→ Texte de référence
==================================================

20 FÉVRIER 2023
Protégés de l'incrédulité !
LIVRE DE BEN SIRA LE SAGE (1, 1-10)
Toute sagesse vient du Seigneur,
et demeure auprès de lui pour toujours.
Le sable des mers, les gouttes de la pluie,
et les jours de l’éternité,
qui pourra en faire le compte ?
La hauteur du ciel, l’étendue de la terre,
la profondeur de l’abîme,
qui pourra les évaluer ?
Avant toute chose fut créée la sagesse ;
et depuis toujours, la profondeur de l’intelligence.
La source de la sagesse,
c’est la parole de Dieu au plus haut des cieux.
Ses chemins sont les commandements éternels.
La racine de la sagesse, qui en a eu la révélation,
et ses subtilités, qui en a eu la connaissance ?
La science de la sagesse, à qui fut-elle manifestée,
et qui a profité de sa grande expérience ?
Il n’y a qu’un seul être sage et très redoutable,
celui qui siège sur son trône.
C’est le Seigneur, lui qui a créé la sagesse ;
il l’a vue et mesurée,
il l’a répandue sur toutes ses œuvres,
parmi tous les vivants, dans la diversité de ses dons,
et ceux qui aiment Dieu en ont été comblés.
ÉVANGILE DE JÉSUS CHRIST SELON SAINT MARC (9, 14-29)
En ce temps-là, Jésus, ainsi que Pierre, Jacques et Jean, descendirent de la montagne ; en rejoignant les autres disciples, ils virent une grande foule qui les entourait, et des scribes qui discutaient avec eux. Aussitôt qu’elle vit Jésus, toute la foule fut stupéfaite, et les gens accouraient pour le saluer. Il leur demanda : « De quoi discutez-vous avec eux ? »

==================================================

→ Données à analyser
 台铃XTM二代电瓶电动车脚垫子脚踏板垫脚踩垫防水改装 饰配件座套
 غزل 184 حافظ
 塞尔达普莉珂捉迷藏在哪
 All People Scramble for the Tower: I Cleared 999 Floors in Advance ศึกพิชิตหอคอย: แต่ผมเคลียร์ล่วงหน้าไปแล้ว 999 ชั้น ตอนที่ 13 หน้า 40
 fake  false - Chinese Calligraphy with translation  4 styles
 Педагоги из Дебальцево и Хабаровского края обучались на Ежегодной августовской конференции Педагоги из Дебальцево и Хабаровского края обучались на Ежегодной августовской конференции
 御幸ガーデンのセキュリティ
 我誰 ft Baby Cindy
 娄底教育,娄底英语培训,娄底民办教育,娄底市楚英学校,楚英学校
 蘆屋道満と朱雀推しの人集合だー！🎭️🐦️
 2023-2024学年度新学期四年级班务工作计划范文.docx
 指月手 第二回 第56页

==================================================

→ Travail demandé
**a)** Répondez aux questions suivantes d'après les lectures du 20 février 2023 :
(i) Selon le passage du livre de Ben Sira, qu'est-ce qui fut créé avant toute chose ?
(ii) Quels disciples descendirent de la montagne avec Jésus ?
(iii) Quelle question Jésus adresse-t-il à la foule ?
**b)** Rédigez la suite des lectures du 20 février 2023, en reprenant juste après leur dernière phrase.
Les données n'ont aucun lien avec les lectures du 20 février 2023.

→ Réponses numérotées
**a)**
(i) La sagesse.
(ii) Pierre, Jacques et Jean.
(iii) « De quoi discutez-vous avec eux ? »

**b)**
Quelqu’un dans la foule lui répondit : « Maître, je t’ai amené mon fils, il est possédé par un esprit qui le rend muet ; cet esprit s’empare de lui n’importe où, il le jette par terre, l’enfant écume, grince des dents et devient tout raide. J’ai demandé à tes disciples d’expulser cet esprit, mais ils n’en ont pas été capables. » Prenant la parole, Jésus leur dit : « Génération incroyante, combien de temps resterai-je auprès de vous ? Combien de temps devrai-je vous supporter ? Amenez-le-moi. »
On le lui amena. Dès qu’il vit Jésus, l’esprit fit entrer l’enfant en convulsions ; l’enfant tomba et se roulait par terre en écumant. Jésus interrogea le père : « Depuis combien de temps cela lui arrive-t-il ? » Il répondit : « Depuis sa petite enfance. Et souvent il l’a même jeté dans le feu ou dans l’eau pour le faire périr. Mais si tu peux quelque chose, viens à notre secours, par compassion envers nous ! » Jésus lui déclara : « Pourquoi dire : “Si tu peux”… ? Tout est possible pour celui qui croit. » Aussitôt le père de l’enfant s’écria : « Je crois ! Viens au secours de mon manque de foi ! »
Jésus vit que la foule s’attroupait ; il menaça l’esprit impur, en lui disant : « Esprit qui rends muet et sourd, je te l’ordonne, sors de cet enfant et n’y rentre plus jamais ! » Ayant poussé des cris et provoqué des convulsions, l’esprit sortit. L’enfant devint comme un cadavre, de sorte que tout le monde disait : « Il est mort. » Mais Jésus, lui saisissant la main, le releva, et il se mit debout.
Quand Jésus fut rentré à la maison, ses disciples l’interrogèrent en particulier : « Pourquoi est-ce que nous, nous n’avons pas réussi à l’expulser ? » Jésus leur répondit : « Cette espèce-là, rien ne peut la faire sortir, sauf la prière. »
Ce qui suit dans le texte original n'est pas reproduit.